Hundreds of planes across the country flew the message this weekend. The restrictions cost Singer's company about 25 percent of its business, she said, and for inland banner planes without a beach audience, the impact is worse.

"It's our little way of saying, 'Hey, we're not the ones threatening anybody,' " said Singer, who wears a T-shirt to work that says "The few . . . the proud . . . the banner people."

Banner planes, along with blimps and other nonessential aircraft, must stay 3 nautical miles out and 3,000 feet above major sporting events, according to post-Sept. 11, 2001, regulations set by the National Transportation Security Administration.

Pilots could apply for a waiver until two weeks ago, when the agency raised the security alert level around stadiums and canceled all waivers.

The Federal Aviation Administration said the restrictions stem from concerns that an aircraft could be used as a weapon.

But banner plane companies are going out of business because of the regulations, which the companies believe have more to do with money than safety, said William Bruckner, secretary of the U.S. Aerial Advertising Association and owner of Florida Aerial Advertising in St. Petersburg.
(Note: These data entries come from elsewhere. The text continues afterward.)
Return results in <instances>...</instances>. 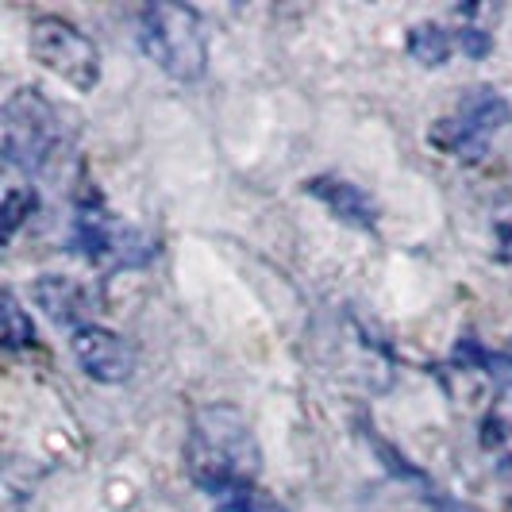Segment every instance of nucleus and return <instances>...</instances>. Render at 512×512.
Listing matches in <instances>:
<instances>
[{"label":"nucleus","mask_w":512,"mask_h":512,"mask_svg":"<svg viewBox=\"0 0 512 512\" xmlns=\"http://www.w3.org/2000/svg\"><path fill=\"white\" fill-rule=\"evenodd\" d=\"M139 43L174 81H197L208 70V31L197 8L158 0L139 12Z\"/></svg>","instance_id":"nucleus-3"},{"label":"nucleus","mask_w":512,"mask_h":512,"mask_svg":"<svg viewBox=\"0 0 512 512\" xmlns=\"http://www.w3.org/2000/svg\"><path fill=\"white\" fill-rule=\"evenodd\" d=\"M405 47H409L412 62H420L424 70H439V66H447V58H451V51H455V35H451L443 24L424 20V24L409 27Z\"/></svg>","instance_id":"nucleus-10"},{"label":"nucleus","mask_w":512,"mask_h":512,"mask_svg":"<svg viewBox=\"0 0 512 512\" xmlns=\"http://www.w3.org/2000/svg\"><path fill=\"white\" fill-rule=\"evenodd\" d=\"M216 512H285V505L278 497H270V493H262V489H243V493H231L220 501V509Z\"/></svg>","instance_id":"nucleus-13"},{"label":"nucleus","mask_w":512,"mask_h":512,"mask_svg":"<svg viewBox=\"0 0 512 512\" xmlns=\"http://www.w3.org/2000/svg\"><path fill=\"white\" fill-rule=\"evenodd\" d=\"M0 151H4V170L12 174H43L66 151V124L39 89H16L4 112H0Z\"/></svg>","instance_id":"nucleus-2"},{"label":"nucleus","mask_w":512,"mask_h":512,"mask_svg":"<svg viewBox=\"0 0 512 512\" xmlns=\"http://www.w3.org/2000/svg\"><path fill=\"white\" fill-rule=\"evenodd\" d=\"M305 193L316 197L320 205L332 212L335 220H343V224H351V228H359V231H374L378 220H382L378 201H374L362 185L339 178V174H316V178H308Z\"/></svg>","instance_id":"nucleus-7"},{"label":"nucleus","mask_w":512,"mask_h":512,"mask_svg":"<svg viewBox=\"0 0 512 512\" xmlns=\"http://www.w3.org/2000/svg\"><path fill=\"white\" fill-rule=\"evenodd\" d=\"M512 120L509 101L489 89V85H478L462 97L447 116H439L432 131H428V143L436 151L451 154V158H466V162H478L482 154L489 151L493 135L505 128Z\"/></svg>","instance_id":"nucleus-5"},{"label":"nucleus","mask_w":512,"mask_h":512,"mask_svg":"<svg viewBox=\"0 0 512 512\" xmlns=\"http://www.w3.org/2000/svg\"><path fill=\"white\" fill-rule=\"evenodd\" d=\"M0 339H4L8 351H24L35 343V324H31V316L24 312L20 297L12 289L0 293Z\"/></svg>","instance_id":"nucleus-12"},{"label":"nucleus","mask_w":512,"mask_h":512,"mask_svg":"<svg viewBox=\"0 0 512 512\" xmlns=\"http://www.w3.org/2000/svg\"><path fill=\"white\" fill-rule=\"evenodd\" d=\"M39 208V197H35V185L24 178L4 181V197H0V224H4V243L16 239V231L24 228V220Z\"/></svg>","instance_id":"nucleus-11"},{"label":"nucleus","mask_w":512,"mask_h":512,"mask_svg":"<svg viewBox=\"0 0 512 512\" xmlns=\"http://www.w3.org/2000/svg\"><path fill=\"white\" fill-rule=\"evenodd\" d=\"M497 486H501V497H505V505L512 512V455L497 462Z\"/></svg>","instance_id":"nucleus-15"},{"label":"nucleus","mask_w":512,"mask_h":512,"mask_svg":"<svg viewBox=\"0 0 512 512\" xmlns=\"http://www.w3.org/2000/svg\"><path fill=\"white\" fill-rule=\"evenodd\" d=\"M455 47H462V54L466 58H486V54H493V31L489 27H478V24H466L462 20L459 27H455Z\"/></svg>","instance_id":"nucleus-14"},{"label":"nucleus","mask_w":512,"mask_h":512,"mask_svg":"<svg viewBox=\"0 0 512 512\" xmlns=\"http://www.w3.org/2000/svg\"><path fill=\"white\" fill-rule=\"evenodd\" d=\"M31 297L35 305L47 312V320L81 332L89 328V316H93V301H89V289L74 278H62V274H43L39 282L31 285Z\"/></svg>","instance_id":"nucleus-9"},{"label":"nucleus","mask_w":512,"mask_h":512,"mask_svg":"<svg viewBox=\"0 0 512 512\" xmlns=\"http://www.w3.org/2000/svg\"><path fill=\"white\" fill-rule=\"evenodd\" d=\"M185 470L193 486H201L220 501L231 493L255 489L262 474V447L251 420L224 401L193 409L185 432Z\"/></svg>","instance_id":"nucleus-1"},{"label":"nucleus","mask_w":512,"mask_h":512,"mask_svg":"<svg viewBox=\"0 0 512 512\" xmlns=\"http://www.w3.org/2000/svg\"><path fill=\"white\" fill-rule=\"evenodd\" d=\"M27 51L47 74L66 81L77 93H93L101 85V51H97V43L77 24L62 20V16H35L31 27H27Z\"/></svg>","instance_id":"nucleus-4"},{"label":"nucleus","mask_w":512,"mask_h":512,"mask_svg":"<svg viewBox=\"0 0 512 512\" xmlns=\"http://www.w3.org/2000/svg\"><path fill=\"white\" fill-rule=\"evenodd\" d=\"M70 347H74L77 366L101 385H120L131 378L135 370V351L124 335H116L112 328L101 324H89L81 332L70 335Z\"/></svg>","instance_id":"nucleus-6"},{"label":"nucleus","mask_w":512,"mask_h":512,"mask_svg":"<svg viewBox=\"0 0 512 512\" xmlns=\"http://www.w3.org/2000/svg\"><path fill=\"white\" fill-rule=\"evenodd\" d=\"M74 251L85 262H108L112 255H120V228L112 220V212L104 208L101 193L97 189H85L77 197L74 208V235H70Z\"/></svg>","instance_id":"nucleus-8"}]
</instances>
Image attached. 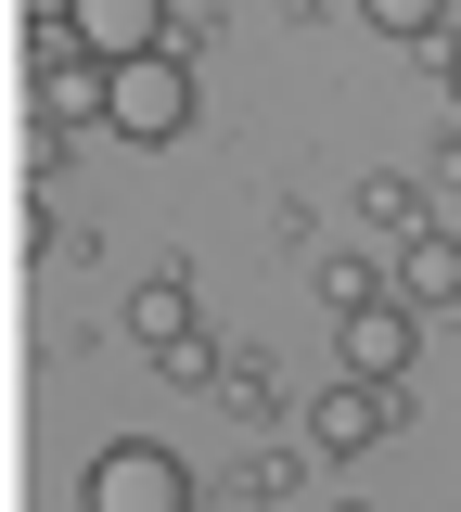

Stadiums and sporting associations pressure the government to maintain the restrictions because they compete with banner planes for advertising revenue, he said.

"We're not a threat," he said, noting that no banner-pulling plane has ever collided with a person at a sporting event. "We're only a threat to their pocketbooks."

Locally, the protest banner flew up the coast to Tarpon Springs on Saturday and to Clearwater Beach on Sunday, Singer said. A single-seat Piper Cub about the size of a school bus towed the 20- by-50-foot flag and the 5-foot capital letters.

Monday night, it will circle above the parking lot at Raymond James Stadium while tailgaters are getting ready for the Bucs' game against the St. Louis Rams. The plane is allowed to fly until two hours before the game, Singer said.

Callers are generally supportive when they hear the reason for the banner, Singer said.

Mrs. Gunn was one of those callers.

"Well, it's just the dumbest thing I ever heard of," Gunn said. "What's security got to do with a banner? It's a bunch of letters."